> On Jul 13, 2016, at 6:48 AM, stn021 <[email protected]> wrote:
>
> Hello,
>
> so here a numerical example in R-code. Code is appended below.
>
> The output should be
> 1) the numerical values of the abilities of the persons
> 2) the multiplyer
>
>
> Please note that
>
> 1) I have used non-linear optimization to solve this problem and got
> the expected result, though not with R but other software.
>
> 2) I have applied lm() to this problem, even before I posted the
> question. I am well aware of the syntax of formulas. I my last posting
> I wrote the formula "freehand" so I made the previously mentioned
> errors. Sorry about that.
>
>
>
> Unfortunately the formulas with I() as well as multiplying variables
> before running R does not work here. I() does not apply to factors (R
> tells me) and multiplying in advance also works only for continuous
> variables, not for factors, because there is no known numerical value
> to multiply.
>
> The latter is actually what my question is about, along with the
> question on how to get R to treat two columns as two instances of the
> same factor.
>
>
> Just to be sure I used R to check if the data really counts as a
> factor according to R-terminology. It really is a factor, see code
> below.
>
>
>
> This is the code for generating the example-data:
>
> # --------------------------------------------------------------- #
> pnames = c( "alice" , "bob" , "charlie" , "don" , "eve" , "freddy"
> , "grace" , "henry" )
> pcount = length( pnames )
>
> # abilities = runif( pcount )
> abilities = (1:pcount) / 10
>
> persons = data.frame( name = pnames , ability = abilities )
> persons
>
> # random subset of possible combinations and extra df
> combinations = combn( nrow( persons ) , 2 ) ;
> combinations = cbind( combinations,combinations,combinations,combinations )

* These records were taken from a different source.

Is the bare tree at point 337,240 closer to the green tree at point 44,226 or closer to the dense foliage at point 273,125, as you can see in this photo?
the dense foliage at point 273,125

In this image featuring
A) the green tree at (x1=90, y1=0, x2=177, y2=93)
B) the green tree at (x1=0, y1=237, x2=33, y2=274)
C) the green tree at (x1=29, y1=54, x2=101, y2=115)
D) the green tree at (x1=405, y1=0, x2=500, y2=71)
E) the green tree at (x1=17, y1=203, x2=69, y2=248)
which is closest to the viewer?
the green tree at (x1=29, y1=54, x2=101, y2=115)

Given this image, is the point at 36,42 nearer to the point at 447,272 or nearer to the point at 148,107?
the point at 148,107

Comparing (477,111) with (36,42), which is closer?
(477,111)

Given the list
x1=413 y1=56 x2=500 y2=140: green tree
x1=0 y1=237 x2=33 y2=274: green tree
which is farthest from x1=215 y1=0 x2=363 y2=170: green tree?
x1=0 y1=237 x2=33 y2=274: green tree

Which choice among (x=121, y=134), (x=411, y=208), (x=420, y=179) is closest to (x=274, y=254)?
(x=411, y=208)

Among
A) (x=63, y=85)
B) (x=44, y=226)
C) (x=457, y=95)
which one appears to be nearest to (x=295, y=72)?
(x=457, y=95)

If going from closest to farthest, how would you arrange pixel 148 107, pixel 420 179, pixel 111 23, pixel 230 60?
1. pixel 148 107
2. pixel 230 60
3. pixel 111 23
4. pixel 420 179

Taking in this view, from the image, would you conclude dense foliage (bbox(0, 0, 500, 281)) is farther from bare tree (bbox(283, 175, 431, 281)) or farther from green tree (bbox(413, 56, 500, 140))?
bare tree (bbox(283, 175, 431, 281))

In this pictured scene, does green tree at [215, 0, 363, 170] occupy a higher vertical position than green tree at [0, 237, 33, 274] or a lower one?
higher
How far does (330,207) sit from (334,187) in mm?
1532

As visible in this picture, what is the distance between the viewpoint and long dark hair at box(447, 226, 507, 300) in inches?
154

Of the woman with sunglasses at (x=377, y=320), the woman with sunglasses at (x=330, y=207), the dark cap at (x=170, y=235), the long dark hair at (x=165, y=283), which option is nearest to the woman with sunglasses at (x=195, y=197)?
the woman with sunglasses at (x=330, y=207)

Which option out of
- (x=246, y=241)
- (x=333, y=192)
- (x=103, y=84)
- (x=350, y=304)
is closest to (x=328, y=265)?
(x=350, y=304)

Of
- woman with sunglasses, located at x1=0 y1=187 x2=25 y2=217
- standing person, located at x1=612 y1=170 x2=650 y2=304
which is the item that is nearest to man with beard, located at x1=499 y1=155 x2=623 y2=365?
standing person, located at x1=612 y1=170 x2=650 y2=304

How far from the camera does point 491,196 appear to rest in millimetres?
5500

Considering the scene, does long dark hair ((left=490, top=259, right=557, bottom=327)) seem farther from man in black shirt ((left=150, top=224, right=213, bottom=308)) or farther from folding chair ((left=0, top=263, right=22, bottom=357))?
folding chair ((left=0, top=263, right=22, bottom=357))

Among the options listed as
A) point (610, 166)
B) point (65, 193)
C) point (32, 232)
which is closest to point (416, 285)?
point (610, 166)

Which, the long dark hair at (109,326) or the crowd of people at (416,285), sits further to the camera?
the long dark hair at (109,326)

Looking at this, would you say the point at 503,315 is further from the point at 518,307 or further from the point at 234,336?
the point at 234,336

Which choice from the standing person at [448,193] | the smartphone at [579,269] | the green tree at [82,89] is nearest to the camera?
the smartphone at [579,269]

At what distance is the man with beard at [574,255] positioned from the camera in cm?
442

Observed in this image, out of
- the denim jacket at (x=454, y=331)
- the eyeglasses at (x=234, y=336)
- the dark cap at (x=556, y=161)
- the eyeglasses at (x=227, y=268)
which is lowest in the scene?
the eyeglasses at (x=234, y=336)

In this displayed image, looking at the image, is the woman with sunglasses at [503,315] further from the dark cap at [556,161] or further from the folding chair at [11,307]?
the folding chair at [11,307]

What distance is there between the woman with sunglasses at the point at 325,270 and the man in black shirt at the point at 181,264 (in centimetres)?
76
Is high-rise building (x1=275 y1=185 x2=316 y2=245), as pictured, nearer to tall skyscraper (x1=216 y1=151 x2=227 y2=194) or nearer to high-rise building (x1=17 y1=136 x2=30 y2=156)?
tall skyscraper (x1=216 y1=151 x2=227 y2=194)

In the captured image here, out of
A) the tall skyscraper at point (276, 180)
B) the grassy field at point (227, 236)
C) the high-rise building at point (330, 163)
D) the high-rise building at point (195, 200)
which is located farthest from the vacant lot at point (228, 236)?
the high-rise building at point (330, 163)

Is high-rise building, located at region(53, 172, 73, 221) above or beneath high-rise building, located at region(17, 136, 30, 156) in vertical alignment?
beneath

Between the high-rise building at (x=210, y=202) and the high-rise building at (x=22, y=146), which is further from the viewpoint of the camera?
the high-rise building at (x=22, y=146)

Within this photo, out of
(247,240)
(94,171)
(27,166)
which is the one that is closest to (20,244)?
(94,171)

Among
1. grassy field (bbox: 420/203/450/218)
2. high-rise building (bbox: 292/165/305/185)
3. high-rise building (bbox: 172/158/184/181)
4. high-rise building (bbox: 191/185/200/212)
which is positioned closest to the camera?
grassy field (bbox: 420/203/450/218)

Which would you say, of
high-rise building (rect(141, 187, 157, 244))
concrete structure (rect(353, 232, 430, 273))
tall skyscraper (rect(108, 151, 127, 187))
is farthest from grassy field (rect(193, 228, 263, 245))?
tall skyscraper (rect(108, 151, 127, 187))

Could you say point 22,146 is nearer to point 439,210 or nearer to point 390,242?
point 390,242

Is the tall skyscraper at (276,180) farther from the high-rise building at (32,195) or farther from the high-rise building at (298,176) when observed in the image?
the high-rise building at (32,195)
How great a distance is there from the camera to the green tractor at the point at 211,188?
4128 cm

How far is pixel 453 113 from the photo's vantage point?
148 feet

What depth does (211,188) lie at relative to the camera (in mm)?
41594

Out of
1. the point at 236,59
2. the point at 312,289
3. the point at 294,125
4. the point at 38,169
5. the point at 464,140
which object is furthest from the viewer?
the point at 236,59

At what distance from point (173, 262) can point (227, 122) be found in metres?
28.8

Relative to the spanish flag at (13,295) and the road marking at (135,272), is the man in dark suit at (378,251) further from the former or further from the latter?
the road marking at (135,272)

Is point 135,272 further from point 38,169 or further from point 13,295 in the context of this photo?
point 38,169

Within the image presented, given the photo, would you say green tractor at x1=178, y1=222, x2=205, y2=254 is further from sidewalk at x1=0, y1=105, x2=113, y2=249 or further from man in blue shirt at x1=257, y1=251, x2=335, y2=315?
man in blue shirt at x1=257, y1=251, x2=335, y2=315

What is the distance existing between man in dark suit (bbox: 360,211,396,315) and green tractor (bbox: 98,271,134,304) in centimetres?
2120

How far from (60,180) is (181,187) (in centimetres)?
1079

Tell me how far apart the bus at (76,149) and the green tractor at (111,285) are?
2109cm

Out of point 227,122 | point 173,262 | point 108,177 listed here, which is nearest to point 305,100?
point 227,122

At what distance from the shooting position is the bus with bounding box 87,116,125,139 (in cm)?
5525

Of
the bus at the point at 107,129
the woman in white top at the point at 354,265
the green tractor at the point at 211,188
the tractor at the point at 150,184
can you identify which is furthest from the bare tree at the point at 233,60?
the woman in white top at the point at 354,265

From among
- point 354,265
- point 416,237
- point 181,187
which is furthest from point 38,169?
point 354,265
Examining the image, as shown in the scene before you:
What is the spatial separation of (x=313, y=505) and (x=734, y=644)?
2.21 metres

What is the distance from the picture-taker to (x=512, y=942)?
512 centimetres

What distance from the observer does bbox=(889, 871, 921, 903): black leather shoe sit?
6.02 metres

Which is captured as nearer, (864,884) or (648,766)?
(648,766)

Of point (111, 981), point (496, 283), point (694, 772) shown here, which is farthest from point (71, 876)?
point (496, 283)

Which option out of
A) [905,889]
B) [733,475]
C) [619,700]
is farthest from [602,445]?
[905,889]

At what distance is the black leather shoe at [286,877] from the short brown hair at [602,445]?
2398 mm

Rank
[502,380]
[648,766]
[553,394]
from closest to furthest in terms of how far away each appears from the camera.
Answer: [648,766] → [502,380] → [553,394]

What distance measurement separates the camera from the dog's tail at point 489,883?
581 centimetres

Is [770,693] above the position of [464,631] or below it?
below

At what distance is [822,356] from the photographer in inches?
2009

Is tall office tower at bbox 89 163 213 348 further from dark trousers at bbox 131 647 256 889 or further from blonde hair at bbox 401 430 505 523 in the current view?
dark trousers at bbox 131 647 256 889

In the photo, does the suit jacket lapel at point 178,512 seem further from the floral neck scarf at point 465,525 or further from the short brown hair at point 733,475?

> combinations = combinations[ , runif(ncol(combinations))<0.5 ]
> ccount = ncol( combinations )
>
> observed_data = data.frame(
> idx1 = combinations[1,]
> , idx2 = combinations[2,]
> , p1 = ( persons$name[ combinations[1,] ] )
> , p2 = ( persons$name[ combinations[2,] ] )
> )
>
> abilities_data = data.frame(
> a1 = persons$ability[ combinations[1,] ]
> , a2 = persons$ability[ combinations[2,] ]
> )
>
> # y = result of cooperation of each pair
> multiplyer = runif(1) + 1
> offset = 1
> cat( "multiplyer = " , multiplyer , "\n" )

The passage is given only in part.